Asili nido. A Catania città, i fondi Pac mettono a disposizione più di 5 milioni di euro per gli asili nido. La popolazione infantile (o-3 anni) è di circa 12mila bambini. Il servizio attualmente erogato copre 500 soggetti, e, a breve, altri 200. Per Cgil, Cisl e Uil, c’è la possibilità di permettere l’accesso al servizio a tante altre famiglie. Occorre però che il Comune riveda le tariffe di compartecipazione e la dislocazione geografica degli asili. È necessario anche approfittare dell’occasione del Pac per realizzare strutture permanenti a gestione pubblica e dare al servizio continuità nel tempo.

 

Qualifiche del personale impiegato. Per i servizi alla persona, le linee guida del Piano obbligano, oltre ad applicare il contratto collettivo nazionale delle coop, anche a impiegare Oss (operatori socio sanitari) e Osa (Operatori socio assistenziali). Le cooperative sociali a cui è affidato il servizio hanno in generale molti Osa e vecchie qualifiche assistenziali e pochi Oss. La necessaria riqualificazione, dunque, avviene spesso a spese del singolo lavoratore che è costretto a pagarla profumatamente di tasca propria, pena il licenziamento.

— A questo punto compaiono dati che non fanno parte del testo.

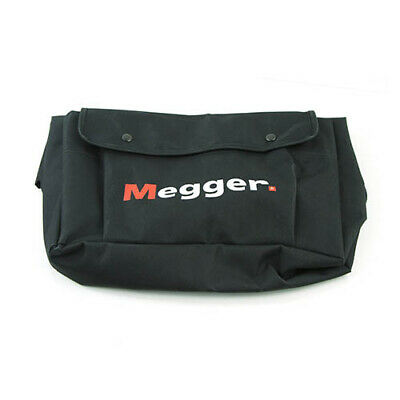 Megger 18313 Carrying Case For All Dlro Leads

Cgil Cisl e Uil chiedono che Comuni, Distretti, ASP e cooperazione sociale si attivino per riqualificare il personale, anche col supporto degli assessorati regionali alla Formazione e alla Sanità, per scongiurare la perdita dei finanziamenti, il calo dei livelli occupazionali del settore e per offrire un qualificato servizio all’utenza.

 

Buoni di servizio (Voucher). Quasi tutti i distretti hanno utilizzato il sistema dei Voucher per erogare i servizi agli anziani. Questo per evitare le lungaggini delle gare. Solo i distretti di Catania e Adrano hanno invece privilegiato il sistema delle gare che anche Cgil Cisl e Uil ritengono il più affidabile. Infatti l’adozione dei voucher richiederebbe un sistema di accreditamento più consolidato con regole e criteri trasparenti da stabilire attraverso una regolamentazione regionale che però oggi non esiste.

 

Carta dei servizi. Cgil, Cisl e Uil ritengono indispensabile che ogni Distretto si doti della Carta dei servizi al cittadino, in modo da rendere pubblico e trasparente il sistema dei servizi che vengono resi, il modo e il costo della eventuale compartecipazione e i tempi di durata di detti servizi, questione che doveva già essere superata ma che ancora oggi non ha risposte se pur è stata inclusa nella programmazione e approvata dal Ministero.